O título da pesquisa também não é por acaso: “Não apague o que você escreve” é uma frase continuamente repetida no Coletivo. O perfil das participantes é outro ponto de destaque, e a pesquisadora aponta que é possível questionar quais mulheres conseguem acessar esses espaços de escrita coletiva, considerando todos os possíveis impasses, como a carga mental  das mulheres. “Quem é a mulher que pode se dedicar uma vez por mês a ir no centro de São Paulo para ter uma manhã livre para uma produção artística? A aplicação do questionário revelou que a maioria das mulheres que frequentam esse clube tem acesso a um curso de pós-graduação, então a escolarização é um grande recorte. O Clube é um espaço democrático e aberto a todas as mulheres, por isso alguns bloqueios não partem dele e, sim, de questões estruturais”, ela explica.
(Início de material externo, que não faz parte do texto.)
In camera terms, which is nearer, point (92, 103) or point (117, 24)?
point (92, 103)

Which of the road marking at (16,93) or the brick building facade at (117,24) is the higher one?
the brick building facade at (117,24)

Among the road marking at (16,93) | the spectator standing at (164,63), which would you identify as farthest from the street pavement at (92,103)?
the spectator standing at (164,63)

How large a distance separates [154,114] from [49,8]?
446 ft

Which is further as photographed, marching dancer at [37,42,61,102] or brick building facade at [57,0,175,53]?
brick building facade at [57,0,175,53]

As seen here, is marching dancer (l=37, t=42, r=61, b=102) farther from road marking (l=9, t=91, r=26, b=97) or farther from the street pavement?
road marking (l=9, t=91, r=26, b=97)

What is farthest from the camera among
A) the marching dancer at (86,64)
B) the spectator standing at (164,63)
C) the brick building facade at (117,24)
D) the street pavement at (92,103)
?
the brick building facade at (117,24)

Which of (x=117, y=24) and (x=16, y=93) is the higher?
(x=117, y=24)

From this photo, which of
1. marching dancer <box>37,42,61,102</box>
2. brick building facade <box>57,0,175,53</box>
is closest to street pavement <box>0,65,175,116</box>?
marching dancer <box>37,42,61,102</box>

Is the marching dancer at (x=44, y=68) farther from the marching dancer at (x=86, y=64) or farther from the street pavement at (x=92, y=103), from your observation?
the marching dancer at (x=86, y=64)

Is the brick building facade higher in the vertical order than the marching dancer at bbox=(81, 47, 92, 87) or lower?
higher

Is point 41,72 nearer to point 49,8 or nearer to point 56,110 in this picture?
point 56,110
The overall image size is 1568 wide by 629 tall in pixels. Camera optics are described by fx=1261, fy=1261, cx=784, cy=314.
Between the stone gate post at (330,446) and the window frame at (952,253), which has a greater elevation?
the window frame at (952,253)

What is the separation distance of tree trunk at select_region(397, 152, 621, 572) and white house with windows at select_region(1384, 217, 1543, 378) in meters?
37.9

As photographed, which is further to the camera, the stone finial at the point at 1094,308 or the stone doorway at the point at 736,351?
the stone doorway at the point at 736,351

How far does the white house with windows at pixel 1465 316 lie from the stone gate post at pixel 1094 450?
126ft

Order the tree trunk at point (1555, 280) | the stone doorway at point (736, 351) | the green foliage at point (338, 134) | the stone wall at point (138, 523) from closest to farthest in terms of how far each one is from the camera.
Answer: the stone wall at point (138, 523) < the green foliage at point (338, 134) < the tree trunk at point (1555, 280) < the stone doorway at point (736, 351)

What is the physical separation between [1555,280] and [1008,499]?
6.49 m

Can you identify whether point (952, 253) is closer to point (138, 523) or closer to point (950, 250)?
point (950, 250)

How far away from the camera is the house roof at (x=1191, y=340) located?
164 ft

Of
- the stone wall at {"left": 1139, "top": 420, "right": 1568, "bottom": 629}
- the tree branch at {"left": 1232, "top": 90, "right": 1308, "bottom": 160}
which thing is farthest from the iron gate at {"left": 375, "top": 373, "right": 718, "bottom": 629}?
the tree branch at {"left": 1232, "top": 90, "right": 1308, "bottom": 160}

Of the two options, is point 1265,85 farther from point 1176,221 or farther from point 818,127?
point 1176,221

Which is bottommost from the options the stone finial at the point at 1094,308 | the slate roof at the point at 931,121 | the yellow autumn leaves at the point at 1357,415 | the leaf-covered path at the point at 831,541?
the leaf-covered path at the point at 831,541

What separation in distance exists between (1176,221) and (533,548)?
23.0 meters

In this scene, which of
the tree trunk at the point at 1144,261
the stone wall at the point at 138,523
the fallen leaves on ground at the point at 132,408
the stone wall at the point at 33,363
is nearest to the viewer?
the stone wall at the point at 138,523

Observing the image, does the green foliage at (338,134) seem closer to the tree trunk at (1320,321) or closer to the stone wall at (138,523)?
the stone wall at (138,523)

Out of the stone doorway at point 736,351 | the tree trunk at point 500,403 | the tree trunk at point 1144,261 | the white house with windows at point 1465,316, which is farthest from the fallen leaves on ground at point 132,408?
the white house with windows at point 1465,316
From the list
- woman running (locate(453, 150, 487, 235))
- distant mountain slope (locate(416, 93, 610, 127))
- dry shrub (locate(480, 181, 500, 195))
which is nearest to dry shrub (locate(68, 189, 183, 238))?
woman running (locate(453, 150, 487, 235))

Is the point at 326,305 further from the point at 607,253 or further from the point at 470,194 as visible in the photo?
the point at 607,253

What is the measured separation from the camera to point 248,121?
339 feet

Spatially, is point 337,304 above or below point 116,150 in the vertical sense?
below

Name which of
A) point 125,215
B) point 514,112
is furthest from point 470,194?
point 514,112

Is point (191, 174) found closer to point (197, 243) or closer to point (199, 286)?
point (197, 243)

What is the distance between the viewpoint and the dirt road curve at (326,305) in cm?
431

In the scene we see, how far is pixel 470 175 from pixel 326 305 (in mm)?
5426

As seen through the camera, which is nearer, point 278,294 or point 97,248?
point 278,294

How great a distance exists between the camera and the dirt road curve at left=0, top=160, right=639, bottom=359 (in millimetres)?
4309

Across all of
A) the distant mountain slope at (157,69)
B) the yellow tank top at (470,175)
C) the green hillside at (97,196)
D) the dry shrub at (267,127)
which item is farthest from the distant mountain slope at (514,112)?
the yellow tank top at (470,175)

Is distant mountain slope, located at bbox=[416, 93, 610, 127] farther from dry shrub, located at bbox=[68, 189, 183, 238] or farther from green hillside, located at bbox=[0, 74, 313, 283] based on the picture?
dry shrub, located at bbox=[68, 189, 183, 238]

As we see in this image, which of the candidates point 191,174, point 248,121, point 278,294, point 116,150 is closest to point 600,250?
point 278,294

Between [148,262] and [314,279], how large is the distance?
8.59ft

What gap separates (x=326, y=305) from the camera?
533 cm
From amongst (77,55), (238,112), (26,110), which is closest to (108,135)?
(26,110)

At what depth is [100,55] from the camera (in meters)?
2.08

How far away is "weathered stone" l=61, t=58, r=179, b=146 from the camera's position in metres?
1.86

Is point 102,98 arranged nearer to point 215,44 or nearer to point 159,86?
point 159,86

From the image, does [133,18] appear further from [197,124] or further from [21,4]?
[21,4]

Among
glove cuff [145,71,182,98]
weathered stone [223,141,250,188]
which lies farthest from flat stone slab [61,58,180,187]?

Essas observações da pesquisadora alertam à importância da disseminação da escrita feminina coletiva e a relevância de existirem mais espaços de estímulo da escrita para além da escola. Ambientes esses que sejam seguros e acessíveis para praticar a criação coletiva, que extrapolam o ambiente do Coletivo em São Paulo – isto é, fora do centro da cidade, em lugares em que todos possam ter acesso. “O Clube da Escrita e sua dinâmica podem ser um modelo de referência para outros espaços, tanto que existem grupos criados a partir dele”, afirma a pesquisadora.

Autora Tatiana Lazzarotto no lançamento de seu livro, em 2021, sobre o processo de luto. Foto: Reprodução/ Diangela Menegazzi

Muitas participantes relataram buscar redescobrir a escrita após um período de afastamento ou ruptura, como términos de relacionamentos, demissões ou marcos temporais. Depois de um tempo frequentando, algumas dessas mulheres desenvolvem escritas longas, como livros. Esse foi o caso da própria pesquisadora. Esse aspecto também foi muito observado no período da pandemia, visto que, nesse momento, mulheres criaram o impulso de se autopublicar  em redes sociais, criaram e-books de publicações próprias, participaram de concursos e chamadas literárias, entre outras coisas. Tatiana hoje produz conteúdo e já tem um livro publicado: Quando as árvores morrem (Editora Claraboia, 2022).

A pesquisadora também explica que “A prática literária não tem uma renda relevante; os direitos autorais não sustentam as pessoas mensalmente”, então é importante pensar que as autoras desenvolvem geralmente outros trabalhos junto com a escrita. Além disso, o grande mercado editorial é um espaço que ainda privilegia alguns sujeitos. Ainda que a literatura não seja só a editora, esta é circundada pelos espaços de poder, como a visibilidade da imprensa e o reconhecimento pelos prêmios. Então, para escritoras, não basta apenas escrever para ter reconhecimento, mas alcançar diversas nomeações.